Controle do Grupo Abra

“O Abra foi criado lá em 2023 e a gente começou a trabalhar muito próximo para capturar as sinergias. De repente, a gente entra no Chapter 11 e esse vira o principal foco. Então, é óbvio que a gente não parou de pensar no quais seriam essas sinergias, mas a intensidade com que isso foi feito durante o Chapter 11 foi aquém do desejado, porque a gente quer logo chegar e trabalhar de uma maneira mais integrada. O que se espera da Gol agora é uma integração muito maior com a Abra.”

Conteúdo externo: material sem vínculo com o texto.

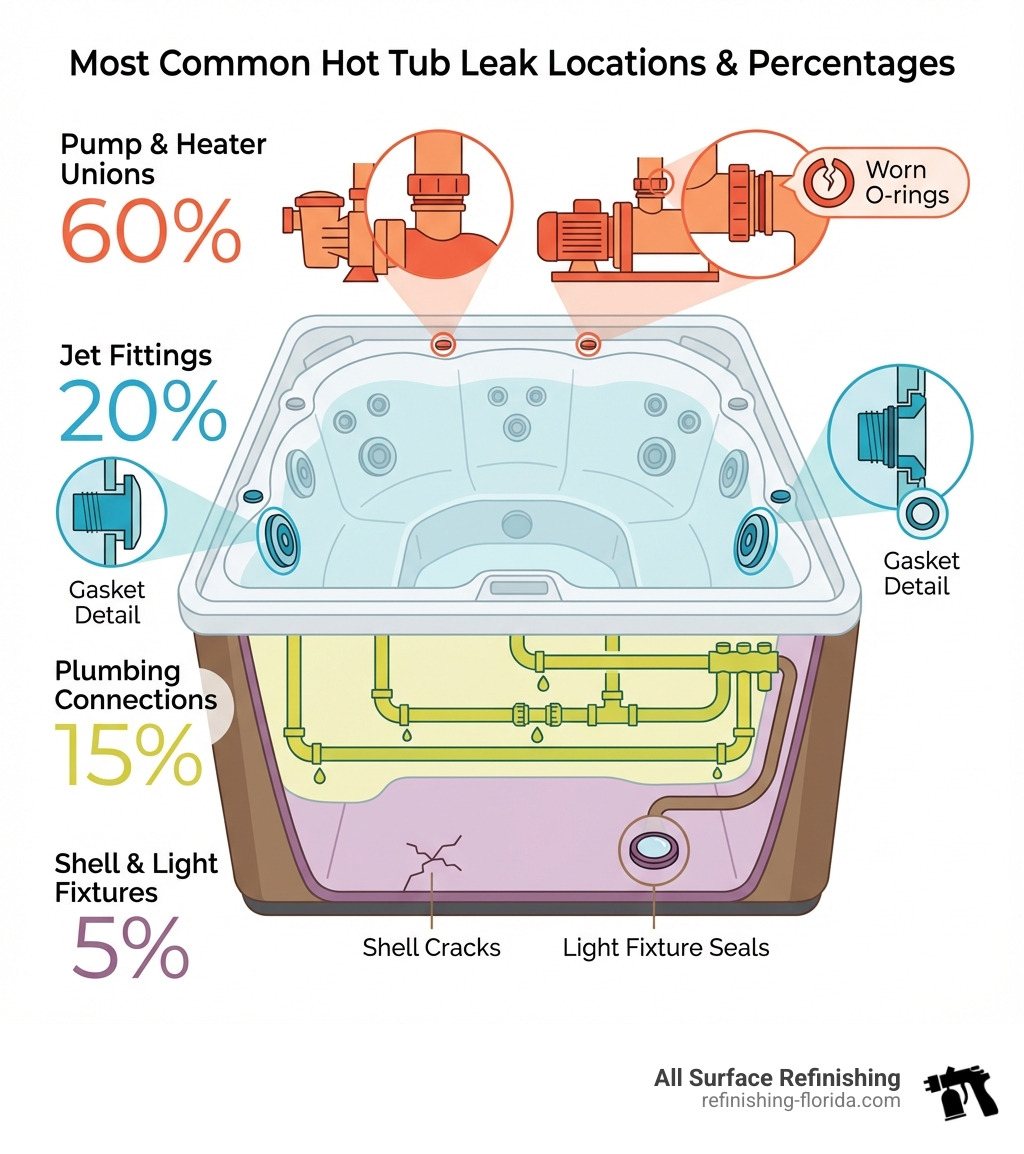 Hot tub leak repair: 3 Essential Fixes!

A Abra vem se fortalecendo com o know how, com times específicos para apoiar as empresas operacionais, a Gol, a Avianca, a Wamos, de fato para que tenha escala nas áreas onde a gente briga de uma maneira global, falando de áreas de compras, suprimentos, peças, motores, frota, tudo. Então a gente tesá trabalhando nisso até de maneira mais centralizada agora e respeitando e garantindo as fortalezas locais de cada companhia

O Grupo Abra tem mais de 300 aviões, é uma frota super diversa, um grupo grande que tem escala. Então é outra história, a gente se sente abraçado por um grupo que nos dá a proteção que a gente precisa do ponto de vista de escala para brigar nesse mundo global (na saída do Chapter 11, o Abra controla cerca de 80% das ações, o que deve ser definido em breve, com as decisões dos acionistas minoritários).

American Airlines

“Do ponto de vista acionário, a American está sendo tratada exatamente como qualquer investidor. Neste momento eu não posso responder pela participação dela, porque ela está no seu direito de preferência. Mas o que eu quero reforçar, e é muito mais importante para mim, é a parceria que a gente tem com a American. Dentro do Chapter 11 a gente reafirmou o nosso contrato com eles. E estamos mais próximos ainda. A Gol é responsável por 98% do tráfego que conecta com a American no Brasil. A malha da American está em Guarulhos, está no Galeão, onde a gente é muito forte e trabalha muito com eles. A gente distribui os nossos passageiros em Miami, dos voos de Manaus, Brasília, Fortaleza e Belém, com a American.

Então a parceria é muito forte, e ela foi reafirmada dentro desse processo. O próprio Steve Johnson (chief strategy officer e vice chair da American) fez uma declaração, falou que o principal parceiro é da empresa é a Gol. Assim como temos uma aliança importante com a Air France-KLM, estratégica, independentemente de serem investidores ou não.”